Estos colosales océanos
fueron también el territorio sólido
y la pasta que nos moldeó;
el hálito que nos hizo andar,
el latido,
el arco de los abrazos.
Estas latitudes del trópico encendido,
estos ecuatoriales surcos naranjas
en la mitad del mundo,
bien pudieron ser las extensas praderas
de otras naciones,
hacia el norte o el sur,
que antes que nosotros
escalaron nevadas montañas,
alucinaron ante los espejismos
del ardiente desierto,
vieron pasar los altivos alces
y las manadas de lobos plomizos,
en el invierno que endurece y quema.
Casi en el centro terráqueo,
está la olla del mar circunscrito,
con sus lunares vegetales,
entre el archipiélago y las riberas,
entre esteros y marismas
en ebullición,
palpitante y tórrida,
única y centelleante.
La salinidad nutriente del mar Caribe
y la hermosura enceguecedora de sus abrazos
cobijó nuestro parto.
Las avalanchas humanas
surcaron y atravesaron
por estas aguas y estas tierras,
hacia todos los puntos cardinales,
entre sueños,
pesadillas
y desconciertos;
por nuestro mar terrestre,
por nuestro cielo marino.
Entre las palmeras y el manglar,
nació la polifonía
de este intenso y vaporoso lienzo
de limón y terciopelo.
Fue la fundación del cristal de agua
que podemos pisar sin romperlo
y la evidencia de la savia acuática,
perenne, nutricia,
izada en el mástil
de esta singular historia
y su desmedido pelaje.
Todavía se ve pasar el bajel fantasma,
la nave esclava,
la impotencia aprisionada
y la rebelión.
Desde aquí,
puede verse aún cómo entra a la bahía
el cortejo silente
que luego desaparece.
En el agua labrada
está la indeleble imagen
de la multitud despreciada
en la travesía sin retorno;
de los avasallados
en las flotas oscuras y sin banderas
que traficaron entre los océanos erizados;
la laceración de las cadenas,
y el castigo mordaz;
los que cantaban
para espantar las calamidades
y se erguían ante el látigo;
los que fueron embestidos y enjaulados,
con hematomas en sus médulas
y la ira enroscada
detrás de los dientes.
Los apátridas forzados
atados a un destino ignoto,
a una tierra extraña
que terminó siendo suya y no de sus captores.

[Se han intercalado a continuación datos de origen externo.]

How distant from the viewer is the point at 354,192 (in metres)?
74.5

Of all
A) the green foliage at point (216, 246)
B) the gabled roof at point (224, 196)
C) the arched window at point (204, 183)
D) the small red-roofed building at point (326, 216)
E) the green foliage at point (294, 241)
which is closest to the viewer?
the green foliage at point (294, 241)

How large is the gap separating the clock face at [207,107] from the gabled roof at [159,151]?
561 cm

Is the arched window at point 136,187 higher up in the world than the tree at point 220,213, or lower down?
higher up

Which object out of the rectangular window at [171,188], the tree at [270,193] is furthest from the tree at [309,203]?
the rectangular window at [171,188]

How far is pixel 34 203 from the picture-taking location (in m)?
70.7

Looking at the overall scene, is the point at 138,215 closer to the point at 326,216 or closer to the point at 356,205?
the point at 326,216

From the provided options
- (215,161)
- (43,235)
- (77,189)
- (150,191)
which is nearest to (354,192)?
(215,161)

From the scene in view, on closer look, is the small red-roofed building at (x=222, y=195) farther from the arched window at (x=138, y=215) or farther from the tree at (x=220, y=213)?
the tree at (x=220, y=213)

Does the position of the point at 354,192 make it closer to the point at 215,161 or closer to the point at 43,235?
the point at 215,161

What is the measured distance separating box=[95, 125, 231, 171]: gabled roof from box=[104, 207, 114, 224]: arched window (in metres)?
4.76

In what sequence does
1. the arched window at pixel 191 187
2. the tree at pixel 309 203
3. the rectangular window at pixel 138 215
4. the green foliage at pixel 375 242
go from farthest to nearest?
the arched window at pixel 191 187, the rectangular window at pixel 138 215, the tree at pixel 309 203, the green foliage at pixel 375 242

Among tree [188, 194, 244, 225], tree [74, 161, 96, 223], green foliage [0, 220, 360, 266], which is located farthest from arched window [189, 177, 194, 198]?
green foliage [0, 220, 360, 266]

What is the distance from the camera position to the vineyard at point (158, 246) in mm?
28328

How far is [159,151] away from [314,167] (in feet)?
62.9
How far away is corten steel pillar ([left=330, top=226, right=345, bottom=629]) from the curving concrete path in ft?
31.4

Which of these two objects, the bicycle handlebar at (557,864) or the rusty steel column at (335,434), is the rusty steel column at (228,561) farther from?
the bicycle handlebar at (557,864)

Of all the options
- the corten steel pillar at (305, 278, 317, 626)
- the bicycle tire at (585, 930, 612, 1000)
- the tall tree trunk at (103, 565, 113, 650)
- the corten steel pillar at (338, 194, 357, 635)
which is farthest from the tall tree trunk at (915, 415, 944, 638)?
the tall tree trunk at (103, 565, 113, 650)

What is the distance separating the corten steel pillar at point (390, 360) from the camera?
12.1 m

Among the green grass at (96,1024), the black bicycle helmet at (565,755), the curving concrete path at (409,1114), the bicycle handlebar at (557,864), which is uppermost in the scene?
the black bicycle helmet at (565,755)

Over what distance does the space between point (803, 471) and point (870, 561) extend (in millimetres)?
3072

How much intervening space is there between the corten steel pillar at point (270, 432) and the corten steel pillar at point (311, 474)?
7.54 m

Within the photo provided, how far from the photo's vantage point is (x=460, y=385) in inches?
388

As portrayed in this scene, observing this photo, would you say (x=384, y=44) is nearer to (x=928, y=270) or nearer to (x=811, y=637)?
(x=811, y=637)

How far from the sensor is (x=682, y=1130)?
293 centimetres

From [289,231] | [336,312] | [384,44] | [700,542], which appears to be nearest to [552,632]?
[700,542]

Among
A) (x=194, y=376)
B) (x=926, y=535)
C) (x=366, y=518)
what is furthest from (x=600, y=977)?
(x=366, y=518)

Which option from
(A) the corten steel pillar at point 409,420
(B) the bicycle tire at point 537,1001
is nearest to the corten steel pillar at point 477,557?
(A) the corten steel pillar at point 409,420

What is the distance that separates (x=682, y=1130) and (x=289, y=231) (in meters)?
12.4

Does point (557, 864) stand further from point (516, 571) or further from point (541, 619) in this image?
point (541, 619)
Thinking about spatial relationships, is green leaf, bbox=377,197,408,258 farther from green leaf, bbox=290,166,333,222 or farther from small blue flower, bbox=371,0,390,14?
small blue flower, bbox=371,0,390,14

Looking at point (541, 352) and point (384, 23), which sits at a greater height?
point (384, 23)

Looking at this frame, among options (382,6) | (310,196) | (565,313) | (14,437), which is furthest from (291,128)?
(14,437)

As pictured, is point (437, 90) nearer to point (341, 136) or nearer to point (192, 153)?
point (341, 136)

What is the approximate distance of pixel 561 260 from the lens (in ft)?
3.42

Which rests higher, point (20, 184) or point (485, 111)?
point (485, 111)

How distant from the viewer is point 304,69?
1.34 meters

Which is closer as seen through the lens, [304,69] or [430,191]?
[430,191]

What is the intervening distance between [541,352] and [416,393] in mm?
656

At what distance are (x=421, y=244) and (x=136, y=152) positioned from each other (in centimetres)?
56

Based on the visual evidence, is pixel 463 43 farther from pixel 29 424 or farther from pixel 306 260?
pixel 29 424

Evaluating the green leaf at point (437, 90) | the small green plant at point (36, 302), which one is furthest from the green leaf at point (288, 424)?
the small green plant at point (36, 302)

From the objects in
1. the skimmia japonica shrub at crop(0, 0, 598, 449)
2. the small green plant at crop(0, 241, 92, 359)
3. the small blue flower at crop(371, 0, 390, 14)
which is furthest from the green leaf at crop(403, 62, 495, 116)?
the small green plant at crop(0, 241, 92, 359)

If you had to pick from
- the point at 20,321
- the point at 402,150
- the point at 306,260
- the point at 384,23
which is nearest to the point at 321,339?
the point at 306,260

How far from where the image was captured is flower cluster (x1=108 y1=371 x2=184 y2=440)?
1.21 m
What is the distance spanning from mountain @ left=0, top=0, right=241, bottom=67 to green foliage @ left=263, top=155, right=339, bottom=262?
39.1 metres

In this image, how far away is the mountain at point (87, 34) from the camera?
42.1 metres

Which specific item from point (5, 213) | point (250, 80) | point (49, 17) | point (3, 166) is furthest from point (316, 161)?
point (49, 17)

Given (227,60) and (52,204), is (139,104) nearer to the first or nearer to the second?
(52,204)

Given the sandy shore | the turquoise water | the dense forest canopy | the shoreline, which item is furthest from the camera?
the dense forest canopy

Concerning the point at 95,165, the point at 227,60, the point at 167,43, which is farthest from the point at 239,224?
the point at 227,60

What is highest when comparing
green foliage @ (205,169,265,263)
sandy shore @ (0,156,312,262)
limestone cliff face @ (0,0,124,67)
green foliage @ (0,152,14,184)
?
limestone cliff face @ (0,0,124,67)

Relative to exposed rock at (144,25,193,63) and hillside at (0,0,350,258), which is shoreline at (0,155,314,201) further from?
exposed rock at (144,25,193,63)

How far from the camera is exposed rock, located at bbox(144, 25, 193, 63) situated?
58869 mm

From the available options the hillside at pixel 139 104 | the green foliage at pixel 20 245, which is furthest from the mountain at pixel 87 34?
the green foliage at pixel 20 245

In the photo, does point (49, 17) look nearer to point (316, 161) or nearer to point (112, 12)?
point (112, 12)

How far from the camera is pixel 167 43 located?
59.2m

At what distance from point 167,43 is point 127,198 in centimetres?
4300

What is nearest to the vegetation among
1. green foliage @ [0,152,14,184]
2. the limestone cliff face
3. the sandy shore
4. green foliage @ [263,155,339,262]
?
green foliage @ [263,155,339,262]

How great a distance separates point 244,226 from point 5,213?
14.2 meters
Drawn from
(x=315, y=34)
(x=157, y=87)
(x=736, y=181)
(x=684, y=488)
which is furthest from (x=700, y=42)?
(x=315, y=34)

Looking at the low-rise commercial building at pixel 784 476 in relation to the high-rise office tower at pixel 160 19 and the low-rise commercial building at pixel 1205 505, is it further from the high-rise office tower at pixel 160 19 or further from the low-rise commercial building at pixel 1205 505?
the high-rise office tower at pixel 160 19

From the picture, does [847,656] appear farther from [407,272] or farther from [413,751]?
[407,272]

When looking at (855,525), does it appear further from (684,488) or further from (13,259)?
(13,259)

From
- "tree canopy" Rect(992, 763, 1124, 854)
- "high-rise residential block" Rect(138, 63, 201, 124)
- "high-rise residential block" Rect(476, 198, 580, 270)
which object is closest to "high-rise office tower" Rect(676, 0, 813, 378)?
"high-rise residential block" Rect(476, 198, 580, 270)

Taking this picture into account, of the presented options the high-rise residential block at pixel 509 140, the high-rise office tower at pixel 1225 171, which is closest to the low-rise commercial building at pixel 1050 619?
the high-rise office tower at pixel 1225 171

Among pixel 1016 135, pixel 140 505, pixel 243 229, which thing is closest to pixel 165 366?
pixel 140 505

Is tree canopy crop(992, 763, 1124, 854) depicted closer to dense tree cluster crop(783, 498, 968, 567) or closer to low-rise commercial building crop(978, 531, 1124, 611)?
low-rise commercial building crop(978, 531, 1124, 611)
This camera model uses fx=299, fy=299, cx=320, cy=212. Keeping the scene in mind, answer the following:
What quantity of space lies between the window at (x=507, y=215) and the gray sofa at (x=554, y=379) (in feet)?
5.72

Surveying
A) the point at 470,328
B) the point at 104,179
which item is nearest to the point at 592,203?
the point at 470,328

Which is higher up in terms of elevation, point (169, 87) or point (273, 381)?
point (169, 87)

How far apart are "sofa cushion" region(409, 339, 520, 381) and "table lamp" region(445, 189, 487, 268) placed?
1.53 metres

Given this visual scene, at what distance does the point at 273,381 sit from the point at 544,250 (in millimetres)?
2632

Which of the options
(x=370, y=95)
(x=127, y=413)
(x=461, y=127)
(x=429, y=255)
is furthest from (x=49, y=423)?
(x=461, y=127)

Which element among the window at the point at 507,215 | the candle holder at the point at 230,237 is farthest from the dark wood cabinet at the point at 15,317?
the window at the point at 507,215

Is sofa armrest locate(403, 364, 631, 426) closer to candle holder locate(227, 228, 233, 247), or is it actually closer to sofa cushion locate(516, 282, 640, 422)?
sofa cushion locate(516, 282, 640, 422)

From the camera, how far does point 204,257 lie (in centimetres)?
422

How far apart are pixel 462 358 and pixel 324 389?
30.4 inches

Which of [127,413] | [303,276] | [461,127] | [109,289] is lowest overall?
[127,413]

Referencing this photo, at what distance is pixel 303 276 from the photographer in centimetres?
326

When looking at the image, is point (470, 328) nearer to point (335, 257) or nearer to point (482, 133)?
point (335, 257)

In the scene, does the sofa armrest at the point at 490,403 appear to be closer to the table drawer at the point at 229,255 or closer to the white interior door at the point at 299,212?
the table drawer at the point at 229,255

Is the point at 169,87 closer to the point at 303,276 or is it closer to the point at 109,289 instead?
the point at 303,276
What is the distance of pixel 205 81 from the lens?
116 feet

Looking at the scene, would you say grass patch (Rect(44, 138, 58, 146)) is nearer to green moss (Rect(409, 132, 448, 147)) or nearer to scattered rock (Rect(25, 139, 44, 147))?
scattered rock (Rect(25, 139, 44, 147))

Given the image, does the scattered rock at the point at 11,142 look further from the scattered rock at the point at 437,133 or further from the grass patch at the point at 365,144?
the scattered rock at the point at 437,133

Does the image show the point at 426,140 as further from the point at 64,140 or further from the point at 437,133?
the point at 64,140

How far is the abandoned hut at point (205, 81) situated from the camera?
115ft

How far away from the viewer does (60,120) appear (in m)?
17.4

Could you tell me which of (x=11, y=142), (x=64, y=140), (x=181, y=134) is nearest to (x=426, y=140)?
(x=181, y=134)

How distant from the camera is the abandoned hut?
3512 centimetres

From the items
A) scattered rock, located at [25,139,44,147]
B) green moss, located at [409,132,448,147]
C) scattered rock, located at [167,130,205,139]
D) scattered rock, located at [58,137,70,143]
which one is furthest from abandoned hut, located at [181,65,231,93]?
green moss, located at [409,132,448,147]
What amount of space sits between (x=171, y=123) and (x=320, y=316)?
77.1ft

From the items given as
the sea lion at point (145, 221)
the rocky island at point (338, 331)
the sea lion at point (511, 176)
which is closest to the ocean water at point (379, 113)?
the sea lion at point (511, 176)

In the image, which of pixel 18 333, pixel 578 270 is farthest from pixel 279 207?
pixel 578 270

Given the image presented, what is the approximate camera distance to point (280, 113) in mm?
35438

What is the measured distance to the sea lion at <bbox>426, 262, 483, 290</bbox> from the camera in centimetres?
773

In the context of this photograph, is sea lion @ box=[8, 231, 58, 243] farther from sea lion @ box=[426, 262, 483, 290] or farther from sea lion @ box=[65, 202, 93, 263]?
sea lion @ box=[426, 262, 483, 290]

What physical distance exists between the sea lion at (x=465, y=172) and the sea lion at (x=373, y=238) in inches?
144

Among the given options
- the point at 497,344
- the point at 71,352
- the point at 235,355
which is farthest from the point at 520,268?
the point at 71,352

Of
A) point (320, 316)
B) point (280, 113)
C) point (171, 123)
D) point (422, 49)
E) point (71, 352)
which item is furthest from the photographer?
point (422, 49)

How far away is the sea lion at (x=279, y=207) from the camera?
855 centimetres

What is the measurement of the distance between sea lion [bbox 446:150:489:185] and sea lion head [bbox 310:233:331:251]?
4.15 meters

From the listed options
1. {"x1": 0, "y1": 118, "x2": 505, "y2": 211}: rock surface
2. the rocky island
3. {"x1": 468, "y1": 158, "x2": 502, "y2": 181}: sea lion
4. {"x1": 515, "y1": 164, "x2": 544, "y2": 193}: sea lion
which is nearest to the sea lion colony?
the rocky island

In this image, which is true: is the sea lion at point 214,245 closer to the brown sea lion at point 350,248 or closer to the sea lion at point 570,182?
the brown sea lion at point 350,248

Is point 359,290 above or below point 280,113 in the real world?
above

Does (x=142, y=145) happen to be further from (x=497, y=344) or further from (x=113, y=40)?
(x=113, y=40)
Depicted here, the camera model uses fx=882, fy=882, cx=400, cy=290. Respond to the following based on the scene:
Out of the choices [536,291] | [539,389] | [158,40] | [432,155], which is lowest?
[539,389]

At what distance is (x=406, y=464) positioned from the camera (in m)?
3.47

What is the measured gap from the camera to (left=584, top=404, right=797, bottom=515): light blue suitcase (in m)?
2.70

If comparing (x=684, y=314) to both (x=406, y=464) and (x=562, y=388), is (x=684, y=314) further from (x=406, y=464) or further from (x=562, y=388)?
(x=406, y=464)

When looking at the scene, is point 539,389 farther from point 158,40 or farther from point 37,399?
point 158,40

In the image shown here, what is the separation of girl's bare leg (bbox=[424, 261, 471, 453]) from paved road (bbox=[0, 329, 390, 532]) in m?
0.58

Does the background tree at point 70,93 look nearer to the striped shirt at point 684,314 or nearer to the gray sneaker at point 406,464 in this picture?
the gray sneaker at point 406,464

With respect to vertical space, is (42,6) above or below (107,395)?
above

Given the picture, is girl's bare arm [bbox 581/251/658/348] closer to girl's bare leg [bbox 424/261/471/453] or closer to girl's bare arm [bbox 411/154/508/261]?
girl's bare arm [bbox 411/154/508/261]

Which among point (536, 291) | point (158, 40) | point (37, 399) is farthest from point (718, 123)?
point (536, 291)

Nuestra historia está hecha
de esclavitud y libertad,
de idas y vueltas,
de llegadas y partidas,
de adioses y reencuentros;
siempre en la reminiscencia
del agua perpetua
y de la quietud
de sus imponentes lontananzas.
Datos vitales
Manuel Orestes Nieto (Panamá, 1951). Licenciado en Filosofía e Historia por la Universidad Santa María La Antigua. Premio Nacional de Literatura “Ricardo Miró” de poesía en cinco ocasiones: 1972, 1983, 1996, 2002 y 2012 con sus libros Reconstrucción de los Hechos, Panamá en la Memoria de los Mares, El Mar de los Sargazos, Nadie llegará mañana y El deslumbrante mar que nos hizo. Premio “Casa de las Américas” 1975 de poesía con Dar la Cara. En el 2010 recibe el Premio Honorífico José Lezama Lima en poesía, de Casa de las Américas, que anualmente otorga esta prestigiosa institución literaria y cultural de continente, por su obra reunida de cuarenta años de sostenida creación poética: “El cristal entre la luz.”